写真は私の愛用のギターで、私が30歳の時(昭和52年3月)に購入したものです。


このギターは中出阪蔵氏による昭和51年(1976年)製作のものです(Model No.3000)。明治39年(1906年)生の中出阪蔵氏は当時日本のギター制作の第一人者と言われていました。素材としてスプルース、 ブラジル産ハカランダ(胴・裏板)などを使用しています。

このギターは私のクラシック・ギターとしては2台目です。1台目は私が大学1年の時(昭和40年)に買った「信濃」という銘柄のギターでした。

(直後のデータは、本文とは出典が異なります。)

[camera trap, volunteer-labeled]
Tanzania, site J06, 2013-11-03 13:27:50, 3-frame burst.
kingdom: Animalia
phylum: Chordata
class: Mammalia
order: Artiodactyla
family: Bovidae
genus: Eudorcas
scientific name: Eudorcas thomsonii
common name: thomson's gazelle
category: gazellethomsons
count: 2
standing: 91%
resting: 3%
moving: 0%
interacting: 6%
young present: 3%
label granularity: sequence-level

私は大学に入学し、すぐにギター部に入部して、クラシックギターの基本を勉強し始めました。その時使っていたものは、演歌の弾き語りに使うようなスチール弦を張っていたギターを、とりあえずナイロン弦に張り替えて、これを弾いていました。しかし、これでは話にならないので、大学1年の夏休みに1か月アルバイトをし、稼いだお金から12,000円をはたいて、その年9月に銀座の日本楽器(ヤマハ)に行って、「信濃」という銘柄のクラシックギターを買いました。昭和40年(1965年)当時の大学卒新入社員の初任給は20,000円程度と言われていますから、それほど安物というわけではありません。この「信濃」ギターは値段の割には良い音が出ると自分では思い、気に入っていました。

しかし、所詮高級ギターとは程遠いもので、一生使えるようなしっかりしたギターが欲しいと思っていました。そこで、30歳で“独身貴族”最後の頃、お小遣いも少しは貯まってきた時に、良いギターを買うことにしました。

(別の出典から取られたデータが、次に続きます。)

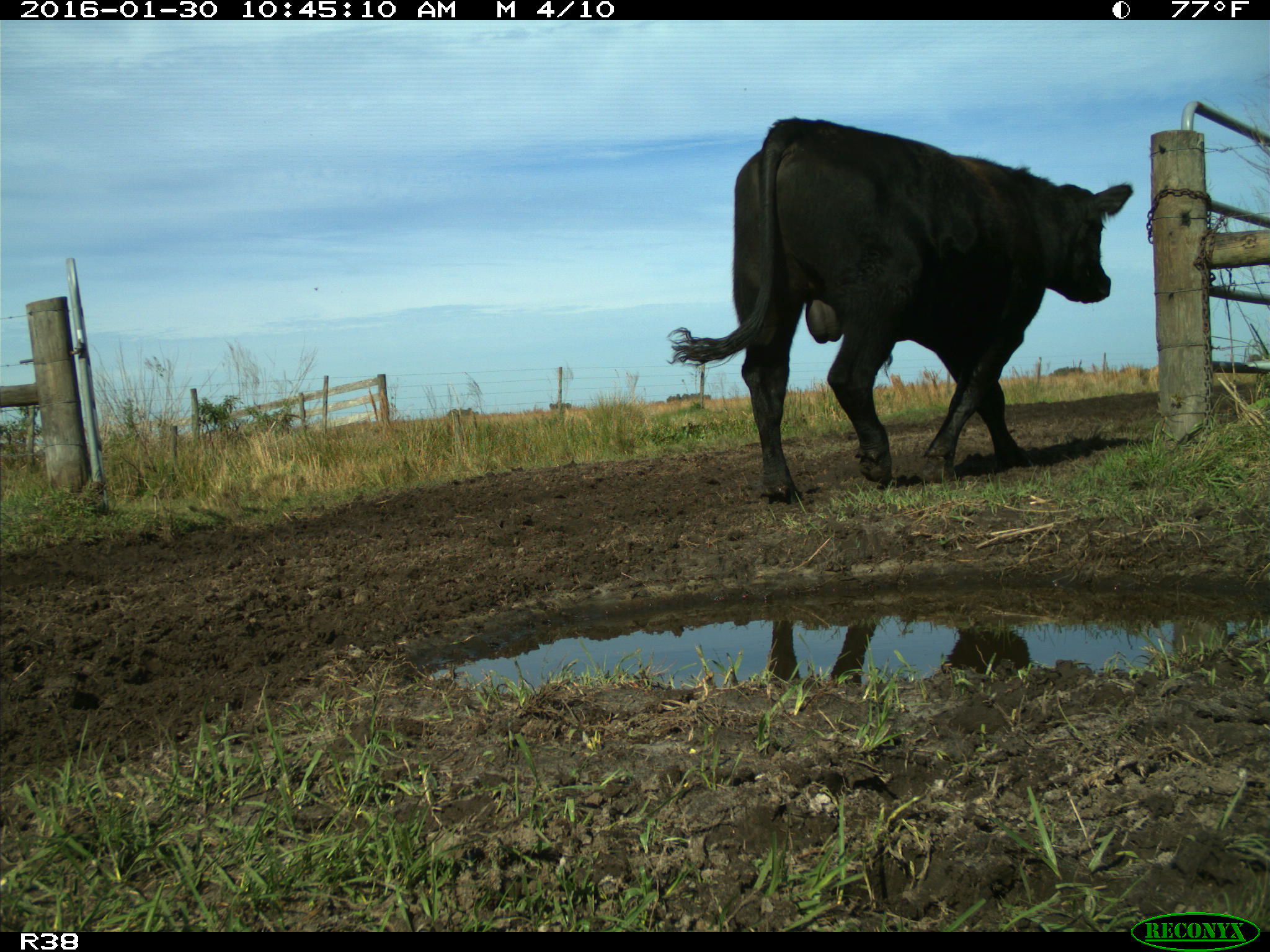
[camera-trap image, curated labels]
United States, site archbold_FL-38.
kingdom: Animalia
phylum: Chordata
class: Mammalia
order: Artiodactyla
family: Bovidae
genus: Bos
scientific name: Bos taurus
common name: domestic cow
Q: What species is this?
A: Bos taurus (domestic cow).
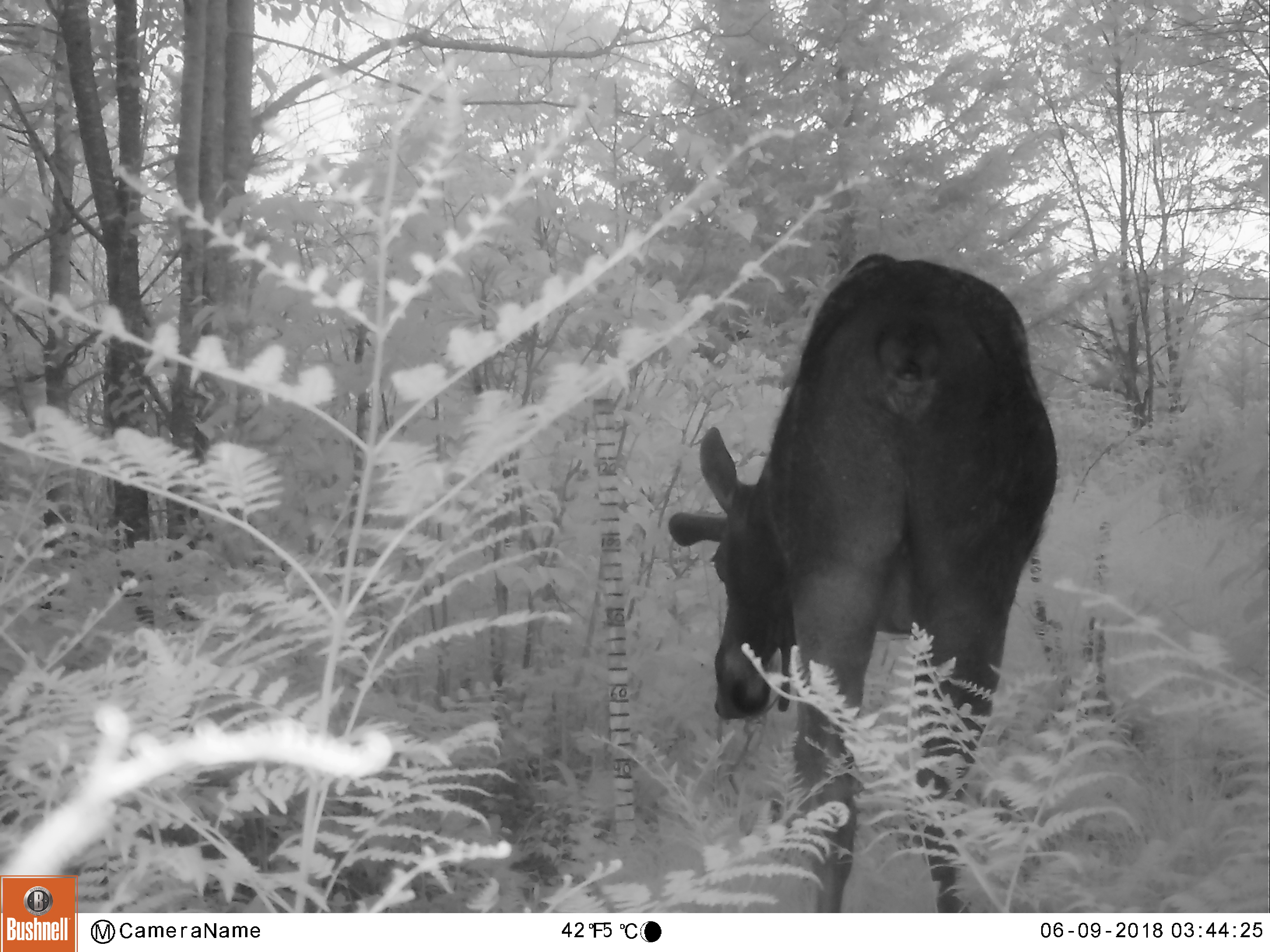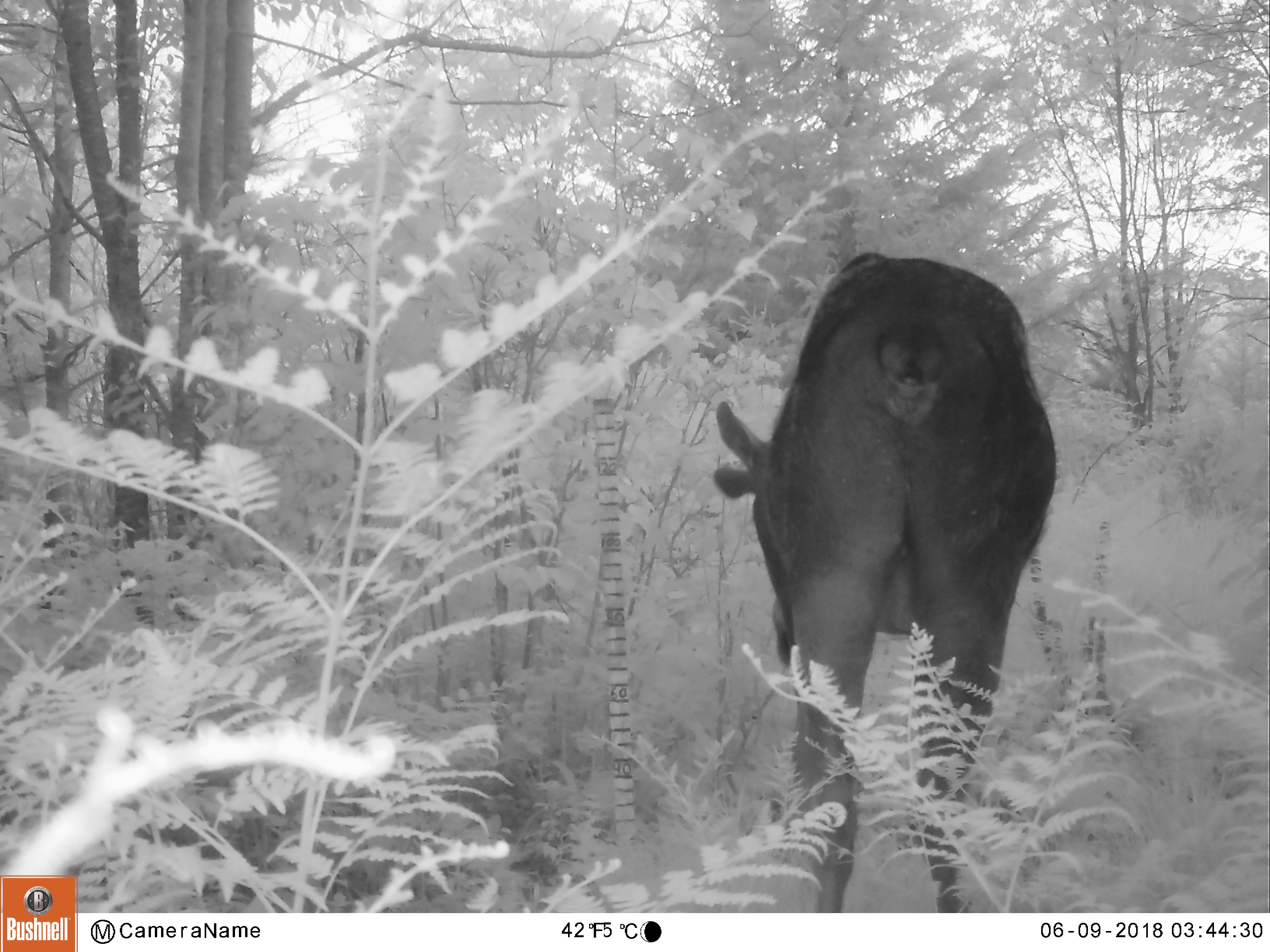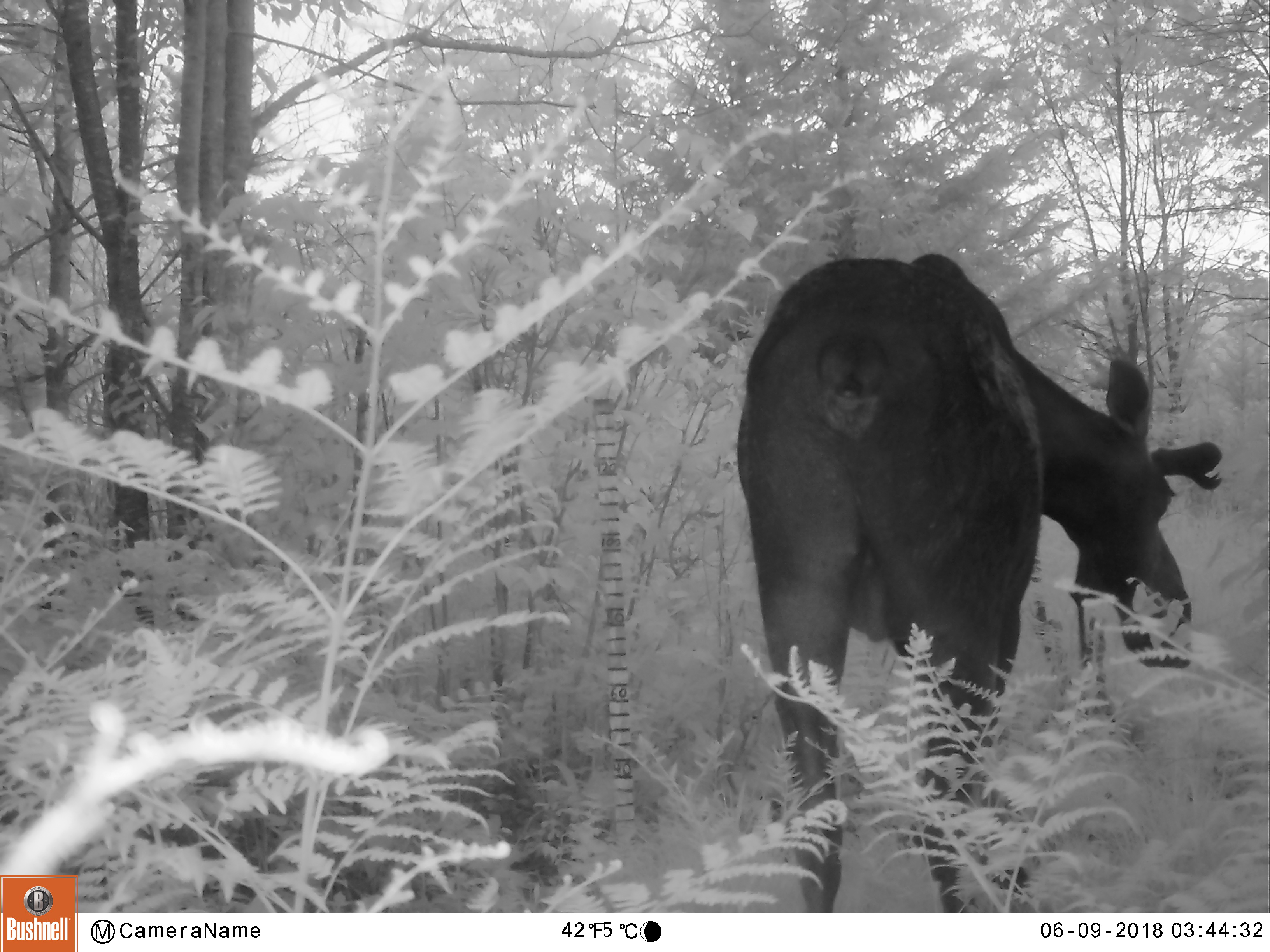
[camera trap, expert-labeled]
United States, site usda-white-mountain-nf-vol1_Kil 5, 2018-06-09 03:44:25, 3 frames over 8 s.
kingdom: Animalia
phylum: Chordata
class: Mammalia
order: Artiodactyla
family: Cervidae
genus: Alces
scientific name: Alces alces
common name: moose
Moose (Alces alces).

いろいろ調べて、渋谷区千駄ヶ谷にある「エスペランサ」というギター卸の店に行きました(この店は今はなくなっているようです)。その店で在庫の手製クラシックギターを2時間近くいろいろ試し弾きさせてもらいました。弾いてみて中出阪蔵氏のギターが気に入りました。店には中出阪蔵氏製作のギターが3本ありましたが、中でも、このギターが音の出方のバランスが良いと感じたので、これ(写真のギター)に決めました。買った当時はギターの箱としてはあまり鳴りませんでした。30年経った今の方がギターとしては鳴るようになったと思います。一般的に手製のギターは作製直後よりも、時間をかけて弾き込まれた方が良く音が出るようになると言われています。